CSCI 235 - Intelligent Robotics
Spring 2017
Project #4: Q-Learning
Learning Actions
For this assignment, we will use a library that implements the Q-Learning
algorithm. To use Q-Learning, we specify the following:
- Sensors and condition flags, just as we have done with mode selection.
- A reward function that returns a floating-point value corresponding to
a reward gained for achieving a particular condition.
- A half-life that determines how aggressively the algorithm updates its
learned behavior.
- The target number of visits to a state-action combination before its
learned values are exploited.
- The discount rate (between 0 and 1) that controls the importance of
future rewards.
- The actions that are available to the robot.
Library
The library files are in modeselection.zip. This includes all of the library files from the previous assignments.
Sample Program
The sample program is in proj4.zip.
Assignment
Implement three programs that use Q-Learning. The first program should learn
the following behavior:
- When no obstacles are present, drive forward.

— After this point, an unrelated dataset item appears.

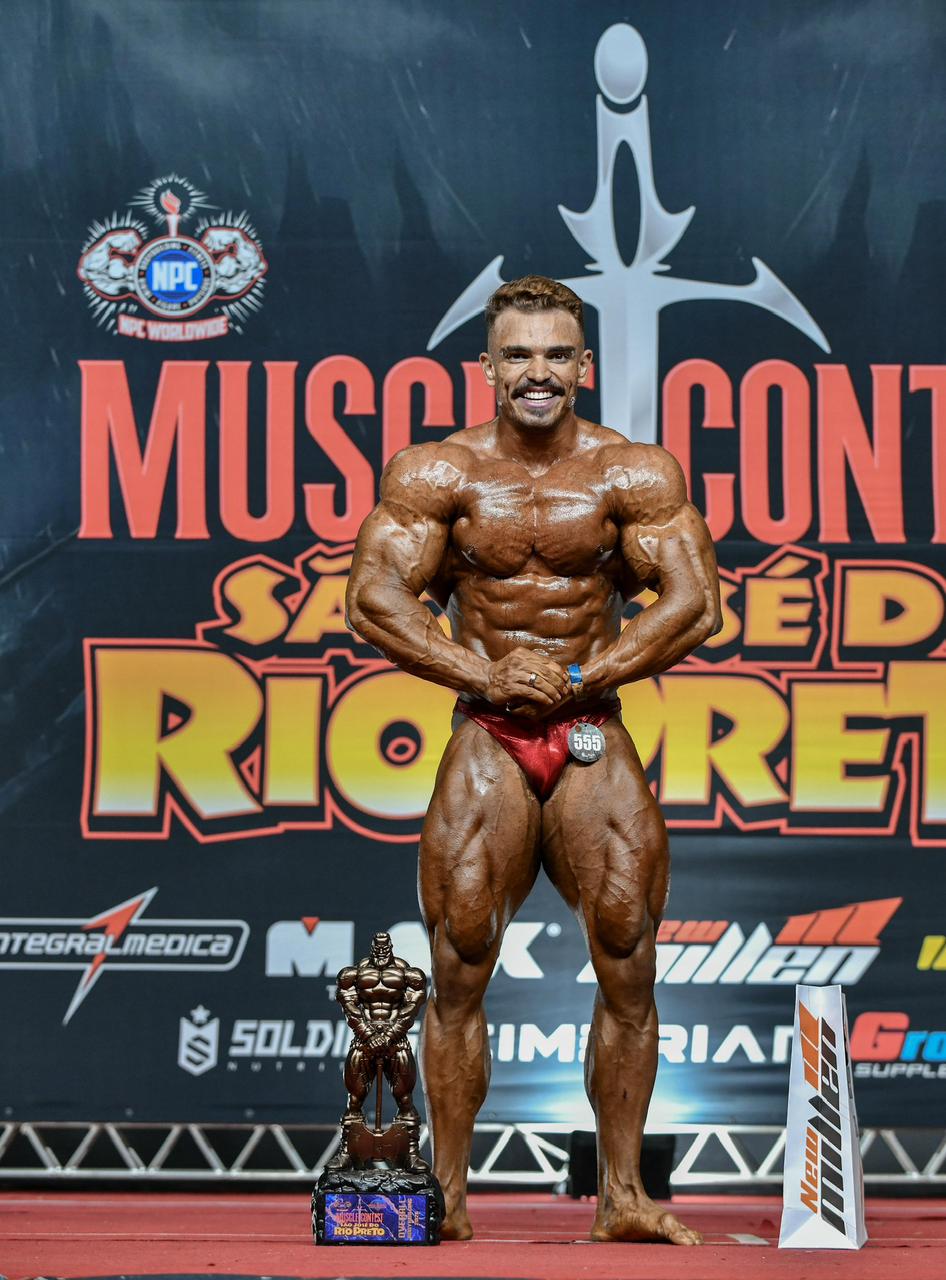Leonardo Pereira posando com troféu de campeão overall no Muscle Contest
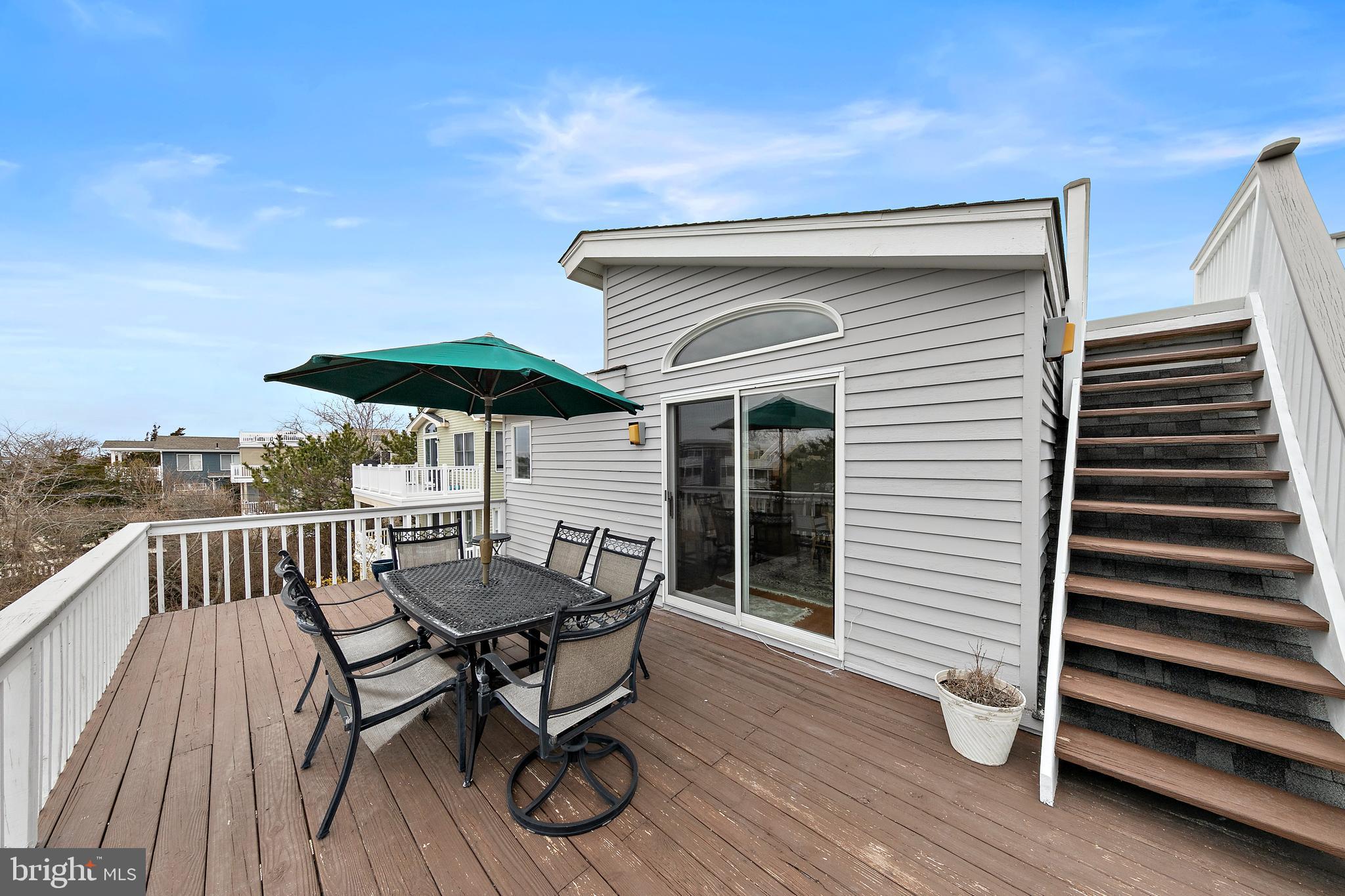 20 East 8th Street Barnegat Light, NJ 08006 - Photo 29 of 80 a view of a patio with a table and chairs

- When obstacles are present, turn away from them.
The other two programs can learn any behavior you would like. At least one
of them should make use of color vision. I strongly encourage you to try to
duplicate behaviors that you implemented in previous projects.
Questions
- For each program, devise a metric for its performance on its task. How
well did each program perform? Feel free to experiment with different
parameter settings to optimize performance. Be sure to discuss the most useful
parameter settings in your report and presentation.
- How much effort is it to configure Q-Learning in comparison to manually
defining the mode transitions?
- Overall, what did you find useful or interesting about Q-Learning?